Senza fare troppi giri di parole, nelle scorse settimane abbiamo più volte scritto come fosse chiaro che il prestito fosse l’ultima spiaggia per evitare il fallimento dell’Ilva (come ha confermato in un’intervista rilasciata al Corriere della Sera lo stesso Gnudi appena 48 ore fa): gli stipendi di giugno sono stati regolarmente retribuiti, anche se monchi del premio di produzione che per gli operai è una sorta di quattordicesima. Che sarà corrisposta nel mese di agosto insieme agli stipendi di luglio. Senza il prestito delle banche, tutto questo sarebbe stato impossibile vista la totale assenza di liquidità nelle casse della società.

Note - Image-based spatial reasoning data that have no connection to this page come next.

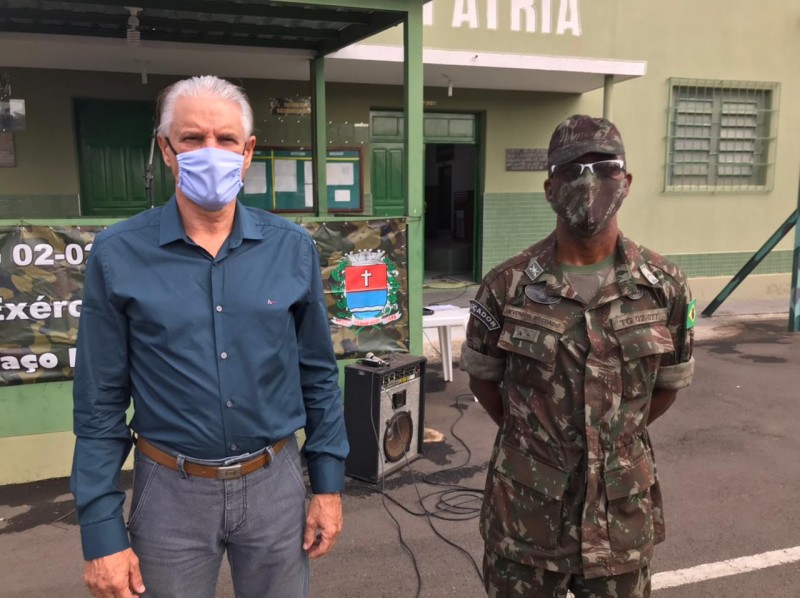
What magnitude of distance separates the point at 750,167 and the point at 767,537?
885cm

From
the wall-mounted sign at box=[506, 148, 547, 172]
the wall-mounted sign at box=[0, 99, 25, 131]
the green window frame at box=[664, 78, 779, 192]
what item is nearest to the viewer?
the wall-mounted sign at box=[0, 99, 25, 131]

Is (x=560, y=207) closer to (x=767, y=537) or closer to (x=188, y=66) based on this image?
(x=767, y=537)

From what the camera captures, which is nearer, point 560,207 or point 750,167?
point 560,207

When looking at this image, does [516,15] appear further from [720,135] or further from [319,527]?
[319,527]

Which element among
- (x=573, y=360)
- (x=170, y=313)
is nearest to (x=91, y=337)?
(x=170, y=313)

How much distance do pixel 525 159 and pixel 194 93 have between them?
8.38 metres

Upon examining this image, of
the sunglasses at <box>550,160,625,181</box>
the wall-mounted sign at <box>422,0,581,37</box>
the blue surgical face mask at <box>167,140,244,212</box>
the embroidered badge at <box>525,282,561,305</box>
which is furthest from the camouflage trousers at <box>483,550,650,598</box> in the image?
the wall-mounted sign at <box>422,0,581,37</box>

Secondo l’azienda, quella del taglio di quattordicesima e premi di produzione (circa 1000 euro in meno in busta paga) è stata “una misura necessaria” per consentire l’acquisto di ricambi per lo stabilimento di Taranto: si tratta di quasi 20 milioni di euro per ora non versati a oltre 15mila lavoratori. Inoltre, le risorse che arriveranno dagli istituti di credito, non meno di 3-400 milioni di euro (ma c’è chi parla anche di una cifra maggiore, vicina ai 700 milioni di euro), serviranno all’Ilva per tornare lentamente a pagare le ditte dell’indotto e dell’appalto del siderurgico tarantino, che vantano crediti per oltre 46 milioni di euro. Così come saranno pagati i fornitori, che negli ultimi mesi avevano ridotto notevolmente i rifornimenti di ferroleghe, fattore che ha comportato l’ulteriore rallentamento dell’attività produttiva. In pratica ciò consentirà all’azienda di restare in vita sino a dicembre.
Nel frattempo il commissario Gnudi tenterà di far entrare nell’azionariato della società Ilva quanti più investitori possibili interessati a rilevare la maggioranza delle quote (la società è infatti controllata per il 61,62% dalla Riva FIRE, per il 25,38% dalla Siderlux (posseduta a sua volta dalla stessa Riva FIRE), per il 10,05% dalla Valbruna Nederland, società olandese della famiglia Amenduni, e per il 2,95% dalla Allbest, un’altra società lussemburghese): sia per provare a mettere in minoranza il gruppo Riva, sia per varare l’aumento di capitale previsto dalla legge dello scorso febbraio, che resta l’unica strada realmente percorribile per dare un futuro al siderurgico. Che, come sempre sosteniamo, semplicemente non esiste. E non ci sarà.
Infine, pare che il nuovo decreto sull’Ilva si avvii a diventare un maxi-emendamento al decreto Competitività in esame alle commissioni Industria e Ambiente del Senato. Sarebbe questo – secondo quanto si apprende da fonti romane – l’orientamento del governo per il provvedimento approvato nell’ultimo consiglio dei ministri che dispone un prestito ponte per il grande siderurgico tarantino. Sul testo del maxi-emendamento sarebbero però ancora al lavoro i tecnici del ministero. Il dl sull’Ilva, composto da un articolo, non è ancora stato pubblicato in Gazzetta ufficiale. Staremo a vedere.